Lezen: Jeremia 1: 4-10
Lucas 4: 21-30
Gemeente,
Geloven is een werkwoord en die arbeid is niet eenvoudig. Zondag aan zondag komen we bij elkaar om samen te bidden en te zingen, om naar het Woord van God, en dus naar God zelf, te luisteren. Maar als ons gevraagd wordt of onze gemeente bekend is als een stad die op een berg ligt, of straalt in onze dorp als een licht dat zeker niet onder een korenmaat staat en of de gemeenteleden het zoutend zout zijn in diezelfde samenleving dan stamelen we vaak of doen er het zwijgen toe. Dat hoeft overigens niet want als de kerk nodig is blijkt de kerk ook altijd aanwezig. In Den Haag werd 3 maanden lang dag nacht een ononderbroken kerkdienst gehouden om aandacht en bescherming te vragen voor kinderen die na 5 jaar in Nederland hier ook geworteld zijn
En als er een ergens ramp gebeurd of de samenleving wreed verstoord wordt door geweld opent de kerk de deuren voor nabestaanden en slachtoffers. En overal in Nederland zijn voedselbanken die bij tekort worden bevoorraad door inzamelingen in kerken en waar vanuit de kerken en gemeenten veel vrijwilligers werken.
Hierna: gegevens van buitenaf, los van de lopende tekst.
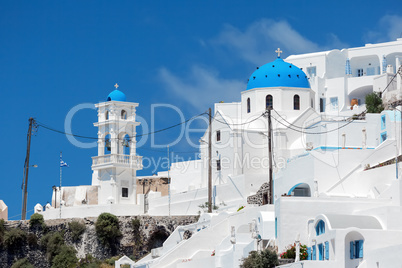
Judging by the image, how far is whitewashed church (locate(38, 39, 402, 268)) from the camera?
43.3 meters

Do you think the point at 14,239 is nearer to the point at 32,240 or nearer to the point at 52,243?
the point at 32,240

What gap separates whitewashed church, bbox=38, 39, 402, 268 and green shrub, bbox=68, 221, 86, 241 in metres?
1.41

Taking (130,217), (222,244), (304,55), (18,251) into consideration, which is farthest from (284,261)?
(304,55)

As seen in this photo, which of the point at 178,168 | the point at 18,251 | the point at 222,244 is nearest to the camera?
the point at 222,244

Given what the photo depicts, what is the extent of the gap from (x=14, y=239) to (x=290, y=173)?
20.0 meters

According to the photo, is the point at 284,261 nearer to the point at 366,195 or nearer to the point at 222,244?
the point at 222,244

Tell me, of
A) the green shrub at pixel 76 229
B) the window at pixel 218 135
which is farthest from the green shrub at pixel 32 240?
the window at pixel 218 135

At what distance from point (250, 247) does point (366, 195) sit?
28.9 ft

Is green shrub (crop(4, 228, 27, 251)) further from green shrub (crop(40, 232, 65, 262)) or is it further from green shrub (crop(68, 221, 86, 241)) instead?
green shrub (crop(68, 221, 86, 241))

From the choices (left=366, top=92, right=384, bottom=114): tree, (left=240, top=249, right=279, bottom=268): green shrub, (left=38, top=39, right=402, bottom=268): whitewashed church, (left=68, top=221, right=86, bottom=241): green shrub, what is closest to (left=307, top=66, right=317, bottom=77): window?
(left=38, top=39, right=402, bottom=268): whitewashed church

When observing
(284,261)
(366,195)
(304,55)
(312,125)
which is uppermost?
(304,55)

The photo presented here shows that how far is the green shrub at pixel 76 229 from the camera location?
2489 inches

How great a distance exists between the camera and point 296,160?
2147 inches

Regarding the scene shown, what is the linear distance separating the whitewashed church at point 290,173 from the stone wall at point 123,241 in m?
1.60
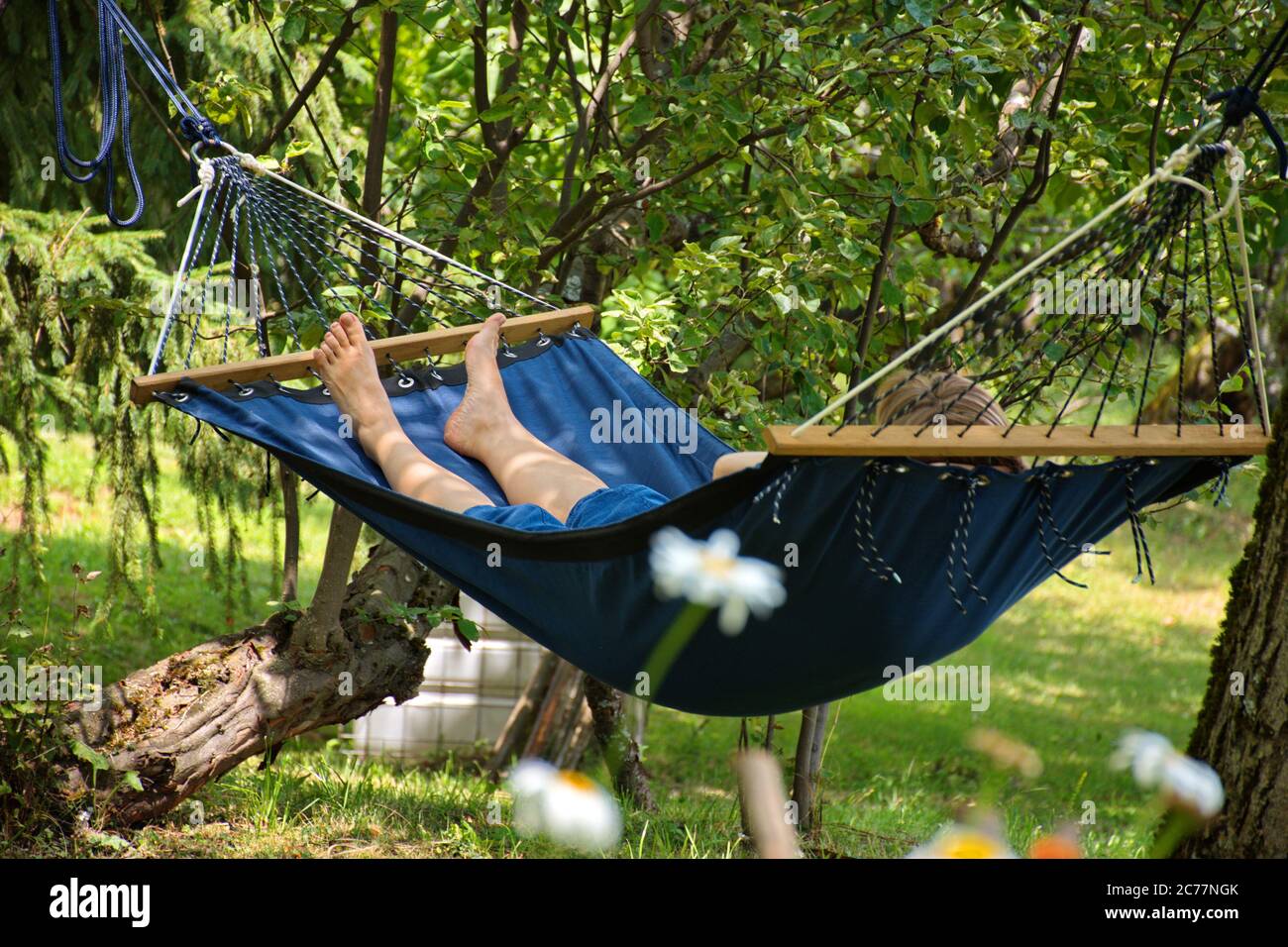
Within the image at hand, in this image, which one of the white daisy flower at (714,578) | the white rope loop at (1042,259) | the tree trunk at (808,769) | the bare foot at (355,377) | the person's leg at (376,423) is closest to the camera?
the white daisy flower at (714,578)

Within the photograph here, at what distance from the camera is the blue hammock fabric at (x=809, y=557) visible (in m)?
1.51

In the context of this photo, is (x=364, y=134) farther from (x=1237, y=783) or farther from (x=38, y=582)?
(x=1237, y=783)

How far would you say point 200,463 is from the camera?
3.27 meters

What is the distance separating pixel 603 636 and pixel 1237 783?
4.19ft

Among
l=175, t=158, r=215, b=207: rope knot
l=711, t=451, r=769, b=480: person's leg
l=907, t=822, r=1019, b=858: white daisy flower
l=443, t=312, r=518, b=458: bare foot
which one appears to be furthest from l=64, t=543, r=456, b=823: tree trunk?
l=907, t=822, r=1019, b=858: white daisy flower

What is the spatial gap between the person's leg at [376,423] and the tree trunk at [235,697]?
613 mm

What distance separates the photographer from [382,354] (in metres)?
2.39

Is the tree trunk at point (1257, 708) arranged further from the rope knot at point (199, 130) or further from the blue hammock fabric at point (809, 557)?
the rope knot at point (199, 130)

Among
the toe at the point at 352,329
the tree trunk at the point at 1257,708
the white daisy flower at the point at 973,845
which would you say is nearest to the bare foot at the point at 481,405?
the toe at the point at 352,329

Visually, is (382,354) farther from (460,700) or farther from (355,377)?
(460,700)

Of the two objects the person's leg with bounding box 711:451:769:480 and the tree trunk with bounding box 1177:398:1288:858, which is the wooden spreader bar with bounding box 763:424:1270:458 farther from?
the tree trunk with bounding box 1177:398:1288:858

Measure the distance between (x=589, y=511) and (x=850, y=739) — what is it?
3156 mm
Wat doen we dan vanmorgen? We houden vol met luisteren naar de valkuilen en discussies die ons af houden van het inzetten van het goede als wapen tegen het kwade dat ons omringt. Daar zijn de Bijbelse verhalen voor bedoeld en daarom moeten we op zoek naar de betekenis van die Bijbelse verhalen. En dan zal ons blijken dat wat ons zwak voorkomt onvermoede krachten heeft, krachten die wij misschien ook zelf wel hebben om het goede te doen en niet dan het goede. Kijk maar eens naar het verhaal dat we vanmorgen uit het boek van de profeet Jeremia hebben gelezen.
God had gemakkelijk spreken. Die had Jeremia al voor zijn geboorte bestemd om profeet te worden. Maar Jeremia weet van niks. En zou u niet schrikken als ze tegen u zouden zeggen dat je het gezag over alle volken krijgt om ze uit te rukken en te verwoesten om ze te vernietigen en af te breken, op te bouwen en te planten? Geen wonder dat Jeremia roept dat hij te jong is.. Maar we hebben vanmorgen de opdracht gehoord die Jeremia heeft gekregen. En we weten dat Jeremia een van de grote profeten is geworden. Wij zijn Jeremia niet zult u denken.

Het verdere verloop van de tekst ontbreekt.